Policy Briefing — Listed SMEs finalise CSRD controls before FY 2026 reporting
Listed SMEs that do not opt for the temporary deferral must collect CSRD data for financial years starting 1 January 2026, making November the last checkpoint to secure ESRS processes, opt-out decisions, and proportional assurance plans.
Executive briefing: CSRD Article 5(2)(c) requires listed small and medium-sized enterprises (excluding micro-enterprises) to report in accordance with ESRS for financial years starting on or after 1 January 2026, with an optional deferral until 2028. Firms proceeding without the opt-out must lock proportionality decisions, supply-chain questionnaires, and limited assurance scope by November 2026 to meet FY 2026 close.
Mandatory deliverables
- ESRS for SMEs. Prepare to apply the forthcoming proportionate ESRS set, covering sustainability policies, metrics, and targets tailored to SME scale.
- Deferral governance.

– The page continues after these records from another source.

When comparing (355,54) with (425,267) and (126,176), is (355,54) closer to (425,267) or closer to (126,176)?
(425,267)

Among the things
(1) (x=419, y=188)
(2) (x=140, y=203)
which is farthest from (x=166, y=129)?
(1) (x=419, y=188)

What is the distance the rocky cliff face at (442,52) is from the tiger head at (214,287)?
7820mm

Boards choosing the Article 5 opt-out must publish an explanation and reassess annually; those proceeding must document rationale for proportional disclosures.

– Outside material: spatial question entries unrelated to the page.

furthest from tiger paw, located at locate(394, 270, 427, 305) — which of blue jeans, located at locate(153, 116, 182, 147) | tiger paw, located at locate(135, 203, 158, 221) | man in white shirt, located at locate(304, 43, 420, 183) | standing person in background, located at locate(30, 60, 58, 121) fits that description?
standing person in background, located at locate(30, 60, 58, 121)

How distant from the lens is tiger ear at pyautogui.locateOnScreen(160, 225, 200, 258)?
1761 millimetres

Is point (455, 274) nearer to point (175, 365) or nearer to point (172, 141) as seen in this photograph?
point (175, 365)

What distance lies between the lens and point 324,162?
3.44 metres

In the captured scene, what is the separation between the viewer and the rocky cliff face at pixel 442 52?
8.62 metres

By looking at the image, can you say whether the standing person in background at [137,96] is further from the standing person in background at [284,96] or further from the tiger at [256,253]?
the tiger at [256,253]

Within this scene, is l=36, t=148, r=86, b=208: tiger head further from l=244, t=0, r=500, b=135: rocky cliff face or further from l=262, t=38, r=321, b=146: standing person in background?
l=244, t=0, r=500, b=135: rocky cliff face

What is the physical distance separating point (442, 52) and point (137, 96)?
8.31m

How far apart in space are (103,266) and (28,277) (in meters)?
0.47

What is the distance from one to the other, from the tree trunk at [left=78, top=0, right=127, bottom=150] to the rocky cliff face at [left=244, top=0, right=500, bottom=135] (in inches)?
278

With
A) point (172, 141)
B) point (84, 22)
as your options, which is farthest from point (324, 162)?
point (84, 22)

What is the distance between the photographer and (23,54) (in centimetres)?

- Assurance scope. Align limited assurance arrangements, ensuring auditors understand SME simplifications and data boundaries.
Program actions
- Data collection. Build lightweight data models for greenhouse gas emissions, workforce metrics, and supply-chain impacts suited to SME resources.
- Stakeholder communication. Coordinate investor and lender briefings explaining the chosen path (opt-out or early compliance) and associated disclosure granularity.
- Control design. Implement pragmatic evidence retention, segregation of duties, and review checkpoints that satisfy limited assurance without over-engineering.
Enablement moves
- Leverage industry associations and chambers of commerce for shared templates and benchmarking on SME ESRS adoption.
- Integrate CSRD data with existing local GAAP and tax reporting systems to reduce manual reconciliation.